__REQUIREMENT A__
In the entries below, reproduce the part that opens with the line containing "Which of the options" and runs through the end of the entries, including both ends. Omit the pictures from your answer.

--- START SOURCE ---

Snapcraft, the package management system fighting for its spot at the Linux table, re-imagines how you can deliver your software. A new set of cross-distro tools are available to help you build and publish “Snaps”. We’ll cover how to use CircleCI 2.0 to power this process and some potential gotchas along the way.
What Are Snap Packages? And Snapcraft?
Snaps are software packages for Linux distributions. They’re designed with lessons learned from delivering software on mobile platforms such as Android as well Internet of Things devices. Snapcraft is the name that encompasses Snaps and the command-line tool that builds them, the website, and pretty much the entire ecosystem around the technologies that enable this.
Snap packages are designed to isolate and encapsulate an entire application. This concept enables Snapcraft’s goal of increasing security, stability, and portability of software, allowing a single “snap” to be installed on not just multiple versions of Ubuntu, but Debian, Fedora, Arch, and more. Per Snapcraft’s website:
Package any app for every Linux desktop, server, cloud or device, and deliver updates directly.

--- END SOURCE ---
--- START STORED ROWS ---

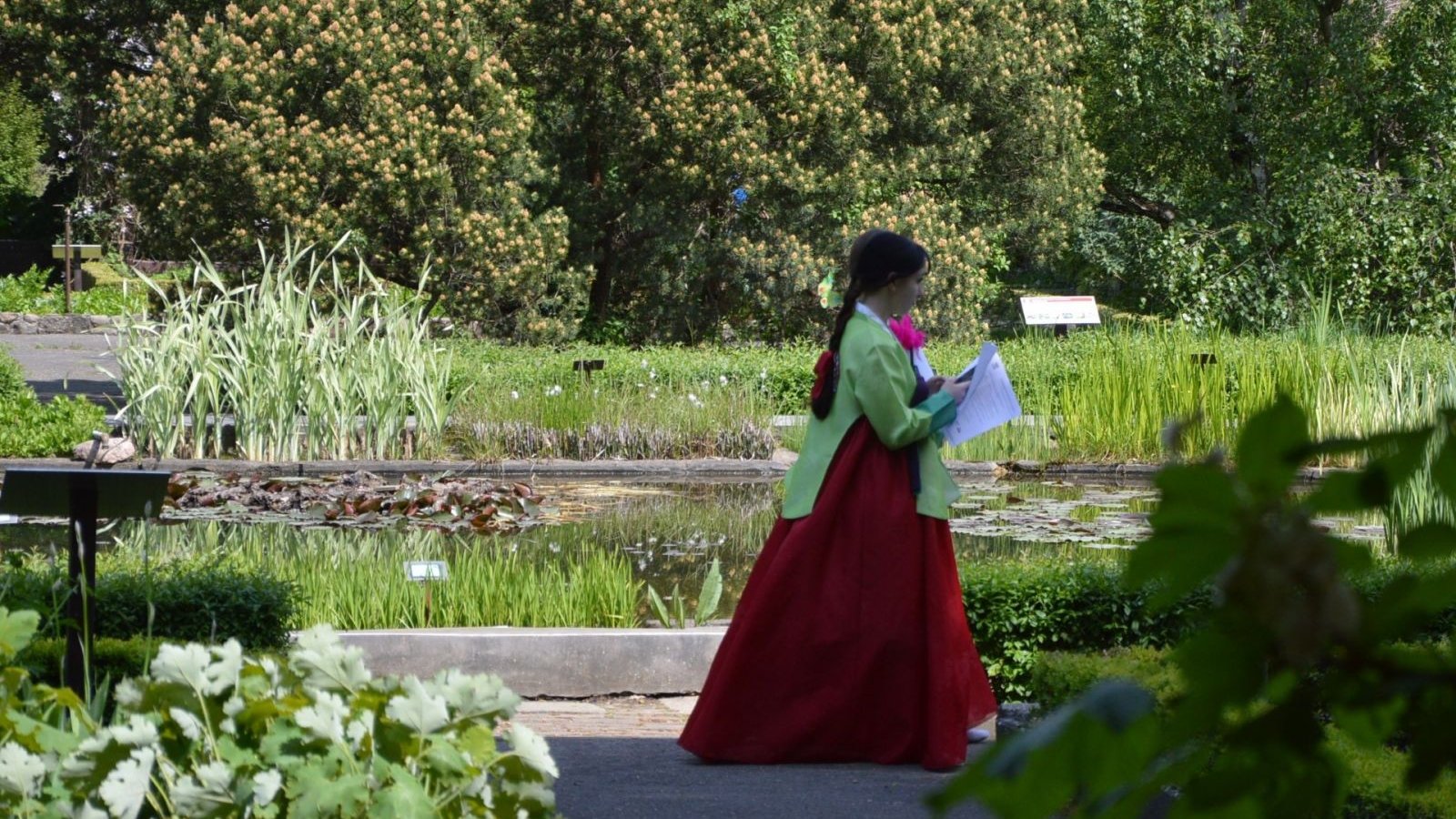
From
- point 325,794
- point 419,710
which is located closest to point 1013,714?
point 419,710

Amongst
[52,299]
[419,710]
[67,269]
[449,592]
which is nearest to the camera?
[419,710]

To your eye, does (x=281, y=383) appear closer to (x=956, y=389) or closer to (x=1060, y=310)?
(x=1060, y=310)

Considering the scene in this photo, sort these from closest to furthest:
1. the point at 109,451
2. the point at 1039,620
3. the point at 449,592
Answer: the point at 1039,620 < the point at 449,592 < the point at 109,451

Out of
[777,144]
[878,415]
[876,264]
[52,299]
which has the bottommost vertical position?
[878,415]

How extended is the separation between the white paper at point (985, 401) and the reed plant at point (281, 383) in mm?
8166

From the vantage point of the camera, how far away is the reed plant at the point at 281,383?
12.4 m

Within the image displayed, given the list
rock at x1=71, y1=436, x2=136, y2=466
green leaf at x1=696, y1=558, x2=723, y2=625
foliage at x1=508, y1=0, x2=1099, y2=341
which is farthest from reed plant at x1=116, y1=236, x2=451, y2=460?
foliage at x1=508, y1=0, x2=1099, y2=341

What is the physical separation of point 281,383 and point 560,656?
6.72 meters

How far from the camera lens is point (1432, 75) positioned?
1934 centimetres

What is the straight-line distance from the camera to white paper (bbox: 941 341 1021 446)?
4.91 metres

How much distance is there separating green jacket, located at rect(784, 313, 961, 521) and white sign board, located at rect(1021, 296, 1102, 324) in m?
11.9

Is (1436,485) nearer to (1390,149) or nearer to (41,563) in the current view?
(41,563)

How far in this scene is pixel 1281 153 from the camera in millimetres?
21625

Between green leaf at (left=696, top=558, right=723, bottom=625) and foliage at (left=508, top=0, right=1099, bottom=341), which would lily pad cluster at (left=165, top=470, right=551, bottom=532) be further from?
foliage at (left=508, top=0, right=1099, bottom=341)
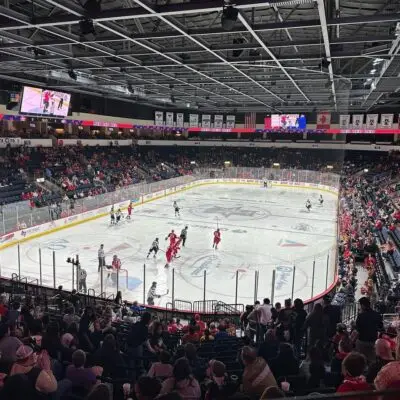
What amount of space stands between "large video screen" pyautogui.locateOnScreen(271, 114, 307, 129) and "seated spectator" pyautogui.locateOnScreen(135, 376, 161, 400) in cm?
2903

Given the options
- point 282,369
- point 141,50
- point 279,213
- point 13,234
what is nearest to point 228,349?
point 282,369

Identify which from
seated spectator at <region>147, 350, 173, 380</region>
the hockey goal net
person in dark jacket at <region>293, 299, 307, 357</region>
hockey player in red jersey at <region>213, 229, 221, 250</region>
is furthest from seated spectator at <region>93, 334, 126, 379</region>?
the hockey goal net

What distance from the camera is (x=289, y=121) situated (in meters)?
30.3

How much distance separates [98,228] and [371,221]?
1342cm

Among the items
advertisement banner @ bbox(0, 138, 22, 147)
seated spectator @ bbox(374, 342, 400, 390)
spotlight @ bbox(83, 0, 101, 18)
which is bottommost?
seated spectator @ bbox(374, 342, 400, 390)

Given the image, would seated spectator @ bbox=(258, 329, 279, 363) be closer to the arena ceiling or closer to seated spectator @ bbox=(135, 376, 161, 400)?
seated spectator @ bbox=(135, 376, 161, 400)

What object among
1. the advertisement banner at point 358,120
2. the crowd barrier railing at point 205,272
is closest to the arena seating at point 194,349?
the crowd barrier railing at point 205,272

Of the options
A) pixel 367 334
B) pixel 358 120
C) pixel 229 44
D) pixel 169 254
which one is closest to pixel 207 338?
pixel 367 334

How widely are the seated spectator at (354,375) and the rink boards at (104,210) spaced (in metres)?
16.2

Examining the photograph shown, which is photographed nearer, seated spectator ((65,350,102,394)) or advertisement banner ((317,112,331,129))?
seated spectator ((65,350,102,394))

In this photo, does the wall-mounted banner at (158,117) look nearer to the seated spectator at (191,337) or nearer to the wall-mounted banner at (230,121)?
the wall-mounted banner at (230,121)

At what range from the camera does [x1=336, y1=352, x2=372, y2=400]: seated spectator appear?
286cm

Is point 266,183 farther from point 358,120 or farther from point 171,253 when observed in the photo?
point 171,253

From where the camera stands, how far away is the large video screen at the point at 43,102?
20.4 m
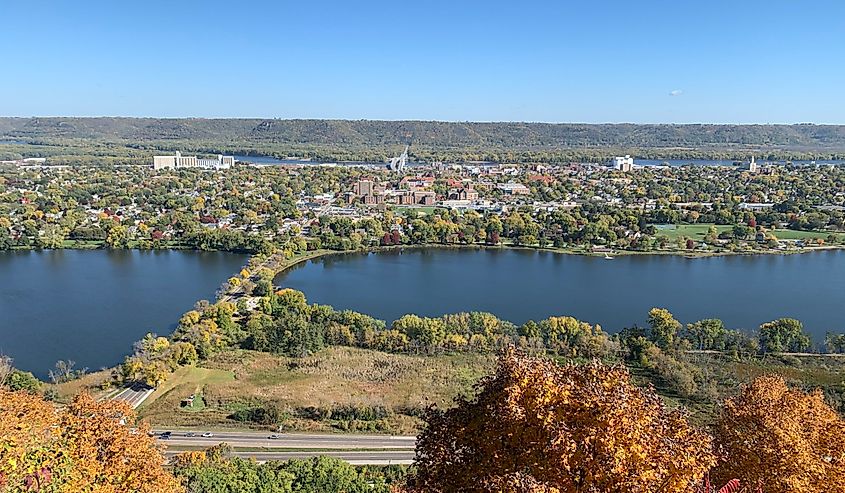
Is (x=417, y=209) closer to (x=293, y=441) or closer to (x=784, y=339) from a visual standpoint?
(x=784, y=339)

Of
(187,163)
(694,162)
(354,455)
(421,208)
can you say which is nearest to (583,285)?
(354,455)

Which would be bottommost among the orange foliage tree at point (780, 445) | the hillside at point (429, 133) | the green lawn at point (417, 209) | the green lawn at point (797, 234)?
the green lawn at point (797, 234)

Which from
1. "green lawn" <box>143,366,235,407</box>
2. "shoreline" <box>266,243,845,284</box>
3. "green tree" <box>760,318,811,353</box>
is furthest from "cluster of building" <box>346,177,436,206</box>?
"green lawn" <box>143,366,235,407</box>

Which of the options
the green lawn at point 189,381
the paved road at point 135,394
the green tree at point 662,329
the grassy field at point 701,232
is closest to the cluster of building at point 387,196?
the grassy field at point 701,232

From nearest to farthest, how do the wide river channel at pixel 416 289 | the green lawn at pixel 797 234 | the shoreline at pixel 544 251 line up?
1. the wide river channel at pixel 416 289
2. the shoreline at pixel 544 251
3. the green lawn at pixel 797 234

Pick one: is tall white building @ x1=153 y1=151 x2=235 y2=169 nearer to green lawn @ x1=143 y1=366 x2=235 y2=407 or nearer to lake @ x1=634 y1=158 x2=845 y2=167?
lake @ x1=634 y1=158 x2=845 y2=167

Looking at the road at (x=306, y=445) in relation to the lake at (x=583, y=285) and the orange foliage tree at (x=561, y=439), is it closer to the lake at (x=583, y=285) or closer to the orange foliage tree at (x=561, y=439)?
the orange foliage tree at (x=561, y=439)
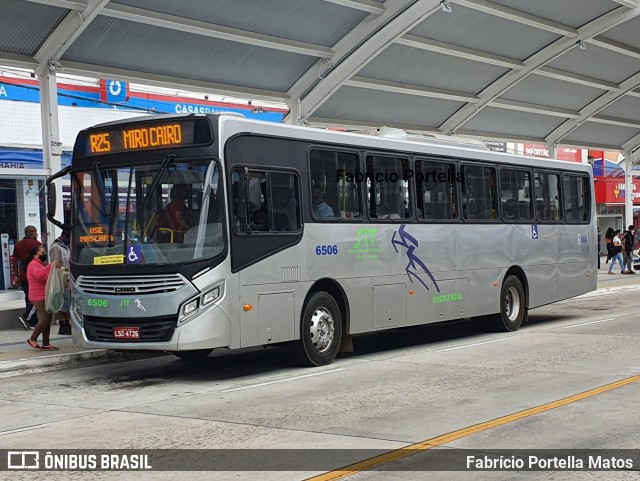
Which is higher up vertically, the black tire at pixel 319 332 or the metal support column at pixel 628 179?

--- END STORED ROWS ---

__REQUIREMENT B__
List every Linux distribution named in the Snapcraft article above.

__CORRECT RESULT A__
Which of the options
the green lawn at point 189,381
the paved road at point 135,394
the green tree at point 662,329
the grassy field at point 701,232
is closest to the cluster of building at point 387,196?
the grassy field at point 701,232

From nearest to farthest, how do the wide river channel at pixel 416 289 | the green lawn at pixel 797 234 | the shoreline at pixel 544 251 line up?
1. the wide river channel at pixel 416 289
2. the shoreline at pixel 544 251
3. the green lawn at pixel 797 234

Pick one: is tall white building @ x1=153 y1=151 x2=235 y2=169 nearer to green lawn @ x1=143 y1=366 x2=235 y2=407 or nearer to lake @ x1=634 y1=158 x2=845 y2=167?
lake @ x1=634 y1=158 x2=845 y2=167

Looking at the road at (x=306, y=445) in relation to the lake at (x=583, y=285) and the orange foliage tree at (x=561, y=439), is it closer to the lake at (x=583, y=285) or closer to the orange foliage tree at (x=561, y=439)?
the orange foliage tree at (x=561, y=439)
Which is higher up vertically, the black tire at pixel 319 332 or the metal support column at pixel 628 179?

__CORRECT RESULT B__
Ubuntu
Debian
Fedora
Arch